Construction de la maison 2e moitié du XVIIIe siècle (≈ 1850)
Période d'édification du monument et du jardin.
6 novembre 1985
Inscription aux Monuments Historiques
Inscription aux Monuments Historiques 6 novembre 1985 (≈ 1985)
Protection de la maison, du jardin et des portails.
Aujourd'hui
Aujourd'hui
Aujourd'hui Aujourd'hui (≈ 2025)
Position de référence.
Patrimoine classé
Maison ; jardin en terrasse, y compris les escaliers et le bassin ; pavillon à l'angle sud-ouest de la terrasse ; deux portails ouest (cad. AK 310, 315) : inscription par arrêté du 6 novembre 1985
Personnages clés
Jacques Copeau - Propriétaire éponyme
Nom associé à la maison (pas d'autres détails disponibles).
Origine et histoire
La maison de Jacques Copeau à Pernand-Vergelesses est une construction de la deuxième moitié du XVIIIe siècle, typique de l’architecture bourgeoise de l’époque. De plan rectangulaire, elle se compose d’une cave, d’un rez-de-chaussée surélevé, d’un étage et d’un comble à surcroît. Son toit à croupes, couvert de tuiles plates, et sa maçonnerie enduite reflètent les techniques de construction locales. La façade sur jardin présente une travée centrale en avant-corps, surmontée d’un fronton triangulaire percé d’un oculus, tandis qu’une baie du premier étage est ornée d’un balconnet en fer forgé. Une terrasse aménagée surplombe le jardin, accessible par deux portails.

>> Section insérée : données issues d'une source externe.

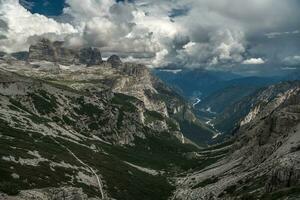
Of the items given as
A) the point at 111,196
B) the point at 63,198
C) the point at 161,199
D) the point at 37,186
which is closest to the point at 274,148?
the point at 161,199

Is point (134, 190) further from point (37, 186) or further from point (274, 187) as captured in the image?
point (274, 187)

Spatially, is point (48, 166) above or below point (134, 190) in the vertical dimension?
Answer: above

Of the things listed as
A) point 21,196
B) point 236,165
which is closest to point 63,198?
point 21,196

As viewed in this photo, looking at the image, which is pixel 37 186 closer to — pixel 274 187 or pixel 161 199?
pixel 274 187

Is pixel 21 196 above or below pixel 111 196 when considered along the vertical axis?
above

Le monument inclut également un jardin en terrasse, avec escaliers et bassin, ainsi qu’un pavillon situé à l’angle sud-ouest. Ces éléments, associés à la maison, ont été inscrits aux Monuments Historiques par arrêté du 6 novembre 1985. L’ensemble illustre le mode de vie des élites provinciales sous l’Ancien Régime, alliant fonctionnalité et esthétique classique. La précision de sa localisation est jugée satisfaisante (note 7/10), et son adresse exacte, 4 Rue Jacques Copeau, confirme son ancrage dans le bourg viticole de Pernand-Vergelesses, en Bourgogne-Franche-Comté.

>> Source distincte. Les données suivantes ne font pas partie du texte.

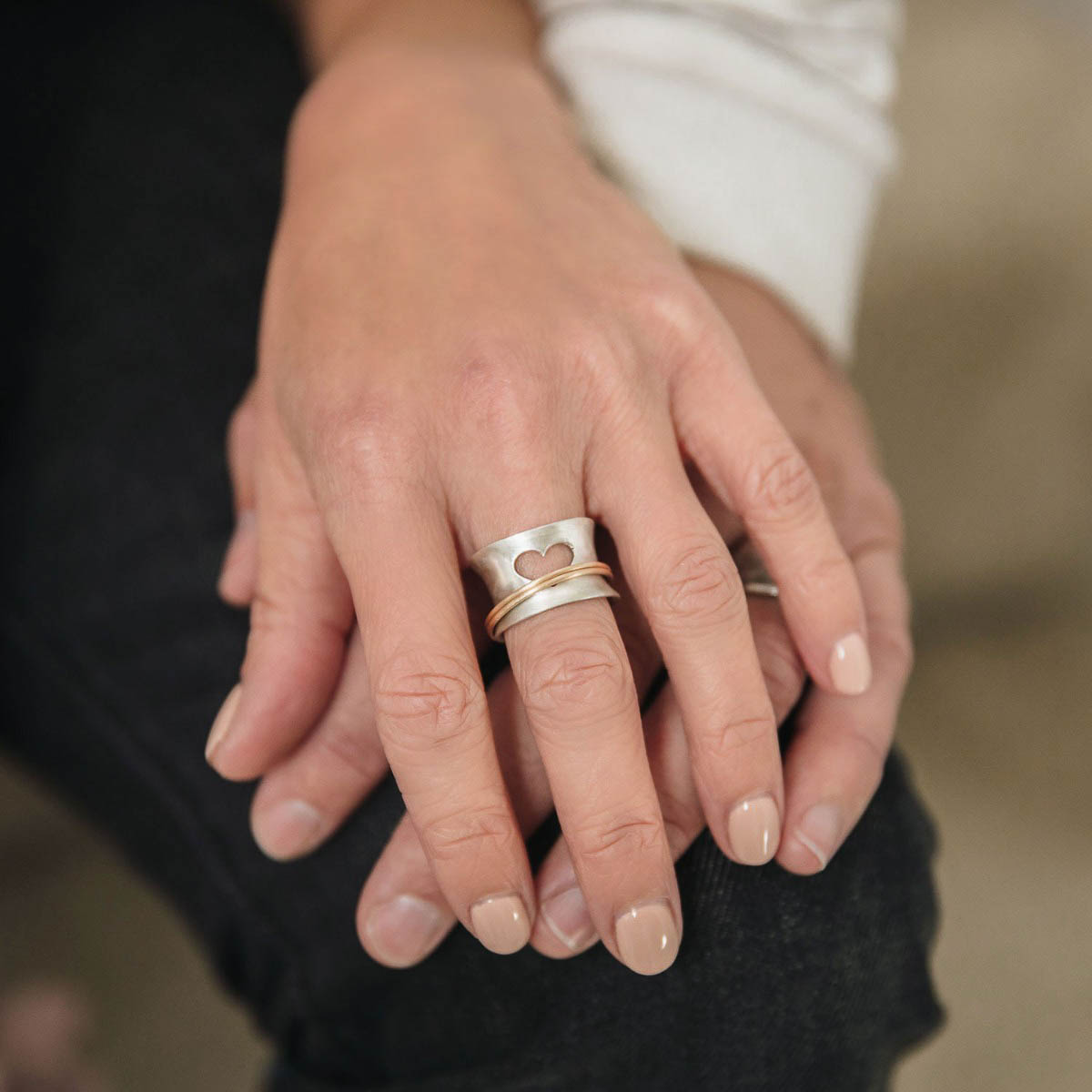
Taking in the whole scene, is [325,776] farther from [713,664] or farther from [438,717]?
[713,664]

L’édifice se distingue par ses baies rectangulaires ou à linteaux délardés, caractéristiques des demeures aisées de la période. La présence d’un balconnet et d’un fronton triangulaire souligne une recherche d’élégance, tandis que la terrasse et le jardin en terrasse révèlent une volonté de maîtriser l’espace extérieur. Ces aménagements, couplés à la symétrie de la façade, témoignent de l’influence des modèles architecturaux classiques diffusés en province au XVIIIe siècle. Le monument, bien que protégé, ne mentionne pas d’usage actuel (visite, location, chambres d’hôtes) dans les sources disponibles.